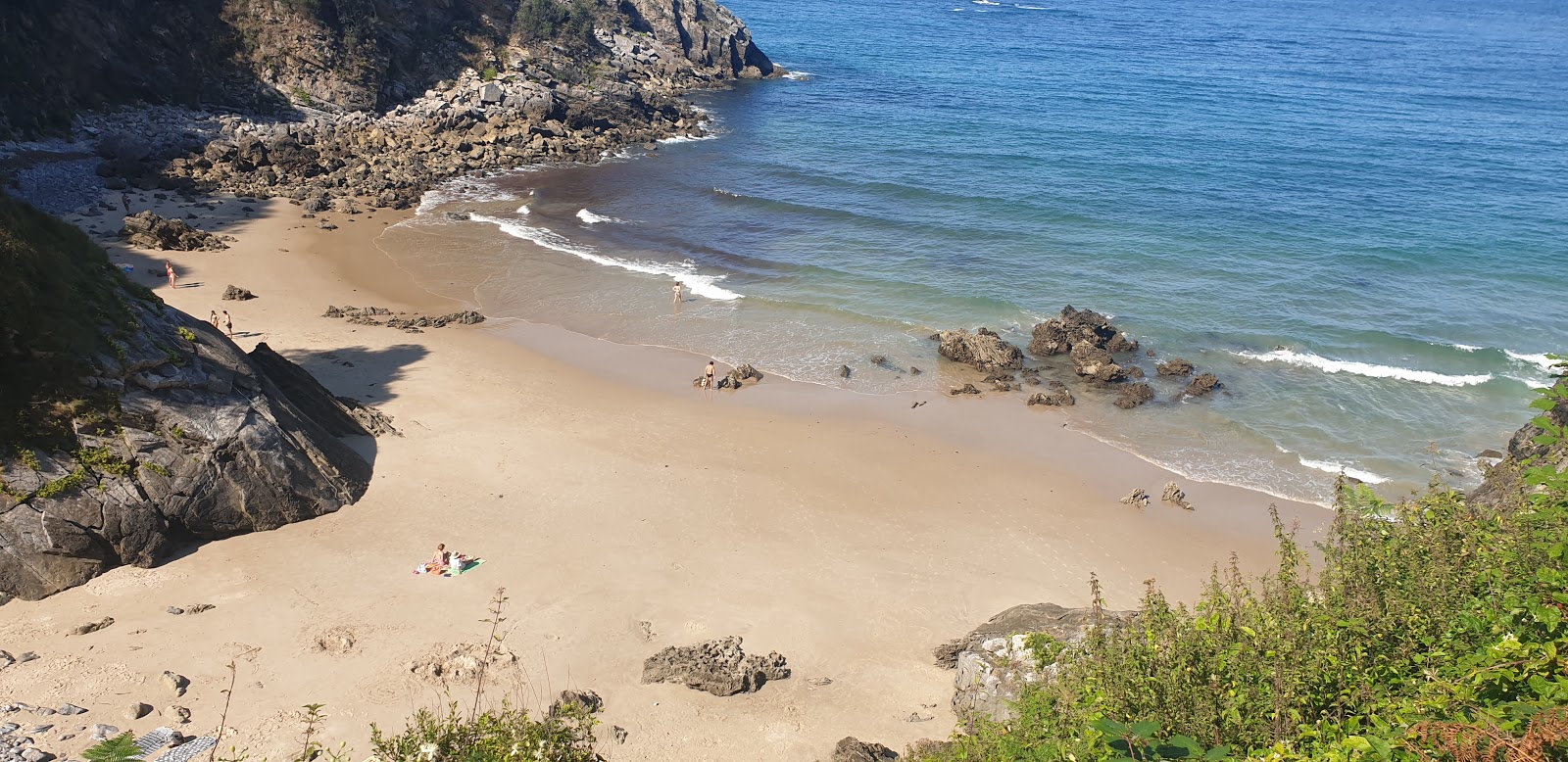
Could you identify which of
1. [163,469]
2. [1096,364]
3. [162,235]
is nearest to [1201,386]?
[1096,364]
---
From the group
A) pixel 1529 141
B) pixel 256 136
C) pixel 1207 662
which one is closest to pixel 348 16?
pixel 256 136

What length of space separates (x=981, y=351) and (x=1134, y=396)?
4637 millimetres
---
Written exercise> Find each line in the records above that contains the string "pixel", and copy those lines out in full. Uppercase and lowercase letters count as different.

Written solution>
A) pixel 1529 141
B) pixel 256 136
C) pixel 1207 662
which one is closest to pixel 348 16?
pixel 256 136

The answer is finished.